After having sat buried in sand at the bottom of the sea off the Arabian Peninsula for over half a millennium, researchers have revealed what they believe to be one of the oldest navigational tools of its kind. The astonishingly rare mariner's astrolabe would have once helped legendary Portuguese explorers navigate the treacherous trade route from Europe to the spice markets of India during the Age of Discovery.
The item was confirmed as researchers worked their way through the shipwreck of the Esmeralda, discovered in 2013 off the coast of Oman. Dating to 1503, it is the earliest ship ever found from the Age of Discovery, a period of time in which many European nations sent out explorers to traverse the high seas.
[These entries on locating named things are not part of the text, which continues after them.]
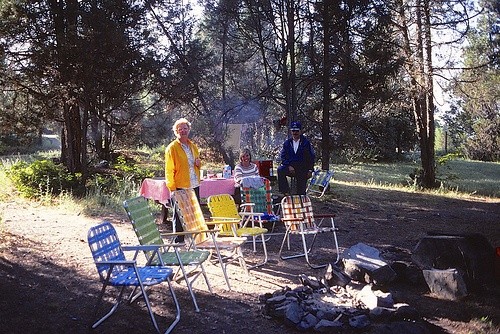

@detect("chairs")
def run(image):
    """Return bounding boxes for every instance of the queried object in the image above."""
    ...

[278,195,340,269]
[87,221,181,334]
[307,169,333,199]
[170,189,249,291]
[205,194,268,271]
[239,177,292,253]
[122,197,215,313]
The Esmeralda belonged to the Portuguese, and was part of the famous explorer Vasco de Gama’s fleet.
Despite recognizing the object as highly significant in the initial report on the artifacts discovered at the wreck site, the researchers were unsure as to what the disc may have been. Noting that it measured 17.5 centimeters (6.8 inches) in diameter and less than 2 millimeters thick, the surface had been damaged to such a degree that all that could be seen was the very prominent Portuguese coat of arms, and the personal emblem of the King of Portugal at the time, Don Manuel I.
However, by using laser scanning to image the object, the team were able to reveal the incredibly faint remains of etches on the surface of the disc, each separated by 5 degrees, which clearly showed that it would once have been used as an astrolabe.
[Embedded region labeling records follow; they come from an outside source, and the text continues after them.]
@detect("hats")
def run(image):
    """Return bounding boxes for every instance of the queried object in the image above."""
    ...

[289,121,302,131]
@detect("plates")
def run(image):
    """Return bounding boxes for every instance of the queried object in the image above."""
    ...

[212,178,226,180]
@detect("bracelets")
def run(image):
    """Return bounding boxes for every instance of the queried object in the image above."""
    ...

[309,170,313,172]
Confirmation of this makes the find rare, not only because it is only the 108th astrolabe known to survive, but also because it is now believed to be the earliest mariner's astrolabe ever found. While the ship it was on is known to have sunk in 1503, it is thought that the instrument dates to at least 1500 and possibly earlier, which according to the researchers pushes the object's history back by decades.
The previous oldest known mariner's astrolabe – which is not a true astrolabe but adapted for seafaring – was salvaged from the San Estaban and dated to 1554.
“I believe it's probably fair to say it dates roughly to between 1495 to 1500. Exactly what year we don't know – but it is in that narrow period,” explained Blue Water Recovery's David Mearns to BBC News. “It rolls back this history by at least 30 years – it adds to evolution, it adds to the history, and hopefully astrolabes from this period can be found.”
The wreck has also yielded many other significant finds, including what they believe is the world’s oldest ship's bell, which while being fractured and missing a small section at the top, is still in astonishing condition considering its age and the exposure it has faced over the last few hundred years at the bottom of the ocean.